:: WORK INSTRUCTIONS ::
Search the records below for "Photographic" and copy every line it turns up in.
=== Begin Enclosure ===
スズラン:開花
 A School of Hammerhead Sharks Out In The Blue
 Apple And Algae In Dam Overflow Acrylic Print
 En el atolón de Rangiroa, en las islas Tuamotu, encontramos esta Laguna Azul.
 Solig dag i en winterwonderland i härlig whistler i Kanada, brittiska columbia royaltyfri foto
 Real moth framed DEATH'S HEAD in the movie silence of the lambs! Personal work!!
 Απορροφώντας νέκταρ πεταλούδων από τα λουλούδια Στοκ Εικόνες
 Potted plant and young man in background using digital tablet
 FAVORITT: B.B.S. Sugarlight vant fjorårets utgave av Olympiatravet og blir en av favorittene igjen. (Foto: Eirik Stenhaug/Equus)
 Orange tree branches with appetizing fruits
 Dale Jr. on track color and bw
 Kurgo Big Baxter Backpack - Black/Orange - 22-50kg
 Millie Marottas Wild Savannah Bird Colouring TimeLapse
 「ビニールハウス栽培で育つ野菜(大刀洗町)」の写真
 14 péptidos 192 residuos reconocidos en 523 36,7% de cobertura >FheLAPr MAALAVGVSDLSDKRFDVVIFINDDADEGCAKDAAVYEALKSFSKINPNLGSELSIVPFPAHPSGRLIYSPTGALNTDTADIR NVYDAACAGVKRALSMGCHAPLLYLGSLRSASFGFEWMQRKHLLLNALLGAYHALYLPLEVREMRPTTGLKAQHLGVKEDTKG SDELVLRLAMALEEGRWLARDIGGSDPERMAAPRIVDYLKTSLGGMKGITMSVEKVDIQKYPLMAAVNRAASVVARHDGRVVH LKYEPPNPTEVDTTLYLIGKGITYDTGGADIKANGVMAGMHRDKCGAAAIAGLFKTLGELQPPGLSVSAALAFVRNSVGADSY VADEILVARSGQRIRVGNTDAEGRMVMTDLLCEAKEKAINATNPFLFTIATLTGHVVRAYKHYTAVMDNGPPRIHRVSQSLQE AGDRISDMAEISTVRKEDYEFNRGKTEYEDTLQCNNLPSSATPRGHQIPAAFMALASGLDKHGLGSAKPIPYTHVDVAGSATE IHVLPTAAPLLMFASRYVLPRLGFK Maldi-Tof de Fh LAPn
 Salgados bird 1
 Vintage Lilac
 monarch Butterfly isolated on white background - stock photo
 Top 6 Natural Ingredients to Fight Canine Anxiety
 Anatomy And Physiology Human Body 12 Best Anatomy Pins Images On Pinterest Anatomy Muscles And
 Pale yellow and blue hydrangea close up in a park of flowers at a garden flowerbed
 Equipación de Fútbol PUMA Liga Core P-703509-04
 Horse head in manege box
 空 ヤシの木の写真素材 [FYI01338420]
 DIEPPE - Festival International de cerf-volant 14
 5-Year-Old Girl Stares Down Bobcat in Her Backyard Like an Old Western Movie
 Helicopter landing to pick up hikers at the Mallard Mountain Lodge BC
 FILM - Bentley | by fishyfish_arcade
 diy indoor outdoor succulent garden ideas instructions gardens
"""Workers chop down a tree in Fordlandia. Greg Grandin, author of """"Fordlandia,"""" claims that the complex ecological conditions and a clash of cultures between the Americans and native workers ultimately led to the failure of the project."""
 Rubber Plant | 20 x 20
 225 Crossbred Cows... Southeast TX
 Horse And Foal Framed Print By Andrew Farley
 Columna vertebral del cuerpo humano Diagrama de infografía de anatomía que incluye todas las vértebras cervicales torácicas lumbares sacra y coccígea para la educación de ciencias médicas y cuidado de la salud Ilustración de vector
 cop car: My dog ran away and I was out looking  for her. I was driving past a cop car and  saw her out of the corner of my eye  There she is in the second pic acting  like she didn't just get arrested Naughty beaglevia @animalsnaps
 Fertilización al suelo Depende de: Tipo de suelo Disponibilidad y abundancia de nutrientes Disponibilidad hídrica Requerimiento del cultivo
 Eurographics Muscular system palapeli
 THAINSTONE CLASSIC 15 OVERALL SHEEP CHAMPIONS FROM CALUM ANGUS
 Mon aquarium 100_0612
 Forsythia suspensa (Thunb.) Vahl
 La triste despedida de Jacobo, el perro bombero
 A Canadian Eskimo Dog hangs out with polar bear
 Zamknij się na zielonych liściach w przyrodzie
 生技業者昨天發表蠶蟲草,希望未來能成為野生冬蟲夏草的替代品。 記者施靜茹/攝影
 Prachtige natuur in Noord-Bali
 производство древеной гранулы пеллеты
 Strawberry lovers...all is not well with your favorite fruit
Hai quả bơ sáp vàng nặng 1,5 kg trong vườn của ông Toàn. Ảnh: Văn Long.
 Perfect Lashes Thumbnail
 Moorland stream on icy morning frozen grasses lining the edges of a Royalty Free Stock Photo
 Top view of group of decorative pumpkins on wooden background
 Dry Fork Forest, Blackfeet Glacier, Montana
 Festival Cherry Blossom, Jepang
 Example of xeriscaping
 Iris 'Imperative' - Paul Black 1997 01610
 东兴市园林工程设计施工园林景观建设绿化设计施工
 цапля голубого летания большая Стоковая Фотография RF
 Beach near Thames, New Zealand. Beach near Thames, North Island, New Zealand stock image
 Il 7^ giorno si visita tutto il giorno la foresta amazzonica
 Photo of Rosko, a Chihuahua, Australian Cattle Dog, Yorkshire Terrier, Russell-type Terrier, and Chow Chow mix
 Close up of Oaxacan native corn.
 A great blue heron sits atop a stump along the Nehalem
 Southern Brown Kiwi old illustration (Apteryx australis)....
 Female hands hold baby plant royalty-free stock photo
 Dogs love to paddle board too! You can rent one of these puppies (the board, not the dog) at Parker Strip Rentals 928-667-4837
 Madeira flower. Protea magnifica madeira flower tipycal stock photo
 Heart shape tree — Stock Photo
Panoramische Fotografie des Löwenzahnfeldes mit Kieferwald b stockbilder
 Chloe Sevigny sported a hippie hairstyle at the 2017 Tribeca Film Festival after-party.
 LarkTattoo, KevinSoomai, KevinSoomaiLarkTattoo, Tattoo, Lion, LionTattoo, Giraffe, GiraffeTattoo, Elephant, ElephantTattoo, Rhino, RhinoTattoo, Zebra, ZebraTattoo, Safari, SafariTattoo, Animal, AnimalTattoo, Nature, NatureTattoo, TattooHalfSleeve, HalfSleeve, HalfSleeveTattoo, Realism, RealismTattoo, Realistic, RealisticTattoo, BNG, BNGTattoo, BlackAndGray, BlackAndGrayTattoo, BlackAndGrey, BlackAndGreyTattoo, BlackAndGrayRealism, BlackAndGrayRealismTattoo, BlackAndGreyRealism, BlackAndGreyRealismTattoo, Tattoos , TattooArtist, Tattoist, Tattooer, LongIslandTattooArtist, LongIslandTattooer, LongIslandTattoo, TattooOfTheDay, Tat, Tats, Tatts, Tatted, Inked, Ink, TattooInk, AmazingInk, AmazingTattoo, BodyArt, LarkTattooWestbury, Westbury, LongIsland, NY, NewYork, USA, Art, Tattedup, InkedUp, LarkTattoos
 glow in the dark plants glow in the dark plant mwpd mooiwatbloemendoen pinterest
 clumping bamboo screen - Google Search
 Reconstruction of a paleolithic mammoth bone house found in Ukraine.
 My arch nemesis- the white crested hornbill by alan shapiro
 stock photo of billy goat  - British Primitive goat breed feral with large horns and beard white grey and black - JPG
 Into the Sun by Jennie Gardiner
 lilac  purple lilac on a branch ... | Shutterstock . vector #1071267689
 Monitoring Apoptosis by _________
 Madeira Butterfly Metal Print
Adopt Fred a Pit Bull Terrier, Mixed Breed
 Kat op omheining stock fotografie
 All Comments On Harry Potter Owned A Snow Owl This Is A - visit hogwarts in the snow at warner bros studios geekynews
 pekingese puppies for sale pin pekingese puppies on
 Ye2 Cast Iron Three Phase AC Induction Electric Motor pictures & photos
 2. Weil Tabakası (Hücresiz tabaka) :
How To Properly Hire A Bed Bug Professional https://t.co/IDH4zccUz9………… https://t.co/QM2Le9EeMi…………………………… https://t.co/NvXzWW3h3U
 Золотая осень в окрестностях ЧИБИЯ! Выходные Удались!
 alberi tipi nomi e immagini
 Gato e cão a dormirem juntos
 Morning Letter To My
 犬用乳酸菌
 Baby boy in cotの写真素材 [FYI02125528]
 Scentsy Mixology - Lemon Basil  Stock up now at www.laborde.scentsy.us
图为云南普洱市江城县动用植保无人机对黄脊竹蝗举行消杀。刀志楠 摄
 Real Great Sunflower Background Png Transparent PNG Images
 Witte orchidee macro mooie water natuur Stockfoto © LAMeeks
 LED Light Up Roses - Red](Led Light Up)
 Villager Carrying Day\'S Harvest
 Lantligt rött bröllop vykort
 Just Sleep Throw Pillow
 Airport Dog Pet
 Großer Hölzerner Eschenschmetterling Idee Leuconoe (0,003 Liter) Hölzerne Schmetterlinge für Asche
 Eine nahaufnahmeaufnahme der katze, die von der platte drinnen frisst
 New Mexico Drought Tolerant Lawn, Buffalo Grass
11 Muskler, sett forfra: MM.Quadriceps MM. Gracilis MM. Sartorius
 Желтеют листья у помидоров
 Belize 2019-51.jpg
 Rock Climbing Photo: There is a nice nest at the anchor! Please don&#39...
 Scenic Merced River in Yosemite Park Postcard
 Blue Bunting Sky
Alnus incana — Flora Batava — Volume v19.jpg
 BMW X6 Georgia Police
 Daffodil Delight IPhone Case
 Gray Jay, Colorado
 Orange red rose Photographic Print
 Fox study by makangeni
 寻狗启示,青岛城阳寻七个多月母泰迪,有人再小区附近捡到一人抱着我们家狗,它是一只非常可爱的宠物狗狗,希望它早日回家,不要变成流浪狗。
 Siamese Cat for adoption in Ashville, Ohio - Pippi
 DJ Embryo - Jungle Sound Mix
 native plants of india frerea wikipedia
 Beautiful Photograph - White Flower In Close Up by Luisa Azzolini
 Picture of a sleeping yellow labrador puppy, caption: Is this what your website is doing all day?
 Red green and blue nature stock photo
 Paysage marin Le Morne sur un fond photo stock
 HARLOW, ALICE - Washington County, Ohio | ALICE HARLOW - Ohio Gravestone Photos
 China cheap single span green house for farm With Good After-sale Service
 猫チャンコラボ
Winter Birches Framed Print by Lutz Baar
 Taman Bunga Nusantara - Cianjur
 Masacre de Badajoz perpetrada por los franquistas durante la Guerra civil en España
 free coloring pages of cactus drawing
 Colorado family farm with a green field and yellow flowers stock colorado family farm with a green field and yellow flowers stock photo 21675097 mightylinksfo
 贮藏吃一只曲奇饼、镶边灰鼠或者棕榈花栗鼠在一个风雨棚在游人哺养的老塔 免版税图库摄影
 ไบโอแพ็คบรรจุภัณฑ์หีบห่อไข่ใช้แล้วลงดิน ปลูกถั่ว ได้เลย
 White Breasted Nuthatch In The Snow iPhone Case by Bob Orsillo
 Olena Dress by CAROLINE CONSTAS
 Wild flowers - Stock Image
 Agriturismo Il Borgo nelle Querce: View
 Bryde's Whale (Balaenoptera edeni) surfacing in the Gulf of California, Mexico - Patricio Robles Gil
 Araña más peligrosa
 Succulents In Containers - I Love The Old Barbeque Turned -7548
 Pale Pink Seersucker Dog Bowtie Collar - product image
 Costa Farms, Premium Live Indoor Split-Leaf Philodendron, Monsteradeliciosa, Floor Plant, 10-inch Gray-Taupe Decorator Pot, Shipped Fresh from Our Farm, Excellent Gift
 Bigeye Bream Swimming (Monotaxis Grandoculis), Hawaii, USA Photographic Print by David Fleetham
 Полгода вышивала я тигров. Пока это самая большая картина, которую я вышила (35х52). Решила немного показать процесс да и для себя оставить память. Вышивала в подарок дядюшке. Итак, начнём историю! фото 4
=== End Enclosure ===
:: TASK SOLUTION ::
 Orange red rose Photographic Print
 Bigeye Bream Swimming (Monotaxis Grandoculis), Hawaii, USA Photographic Print by David Fleetham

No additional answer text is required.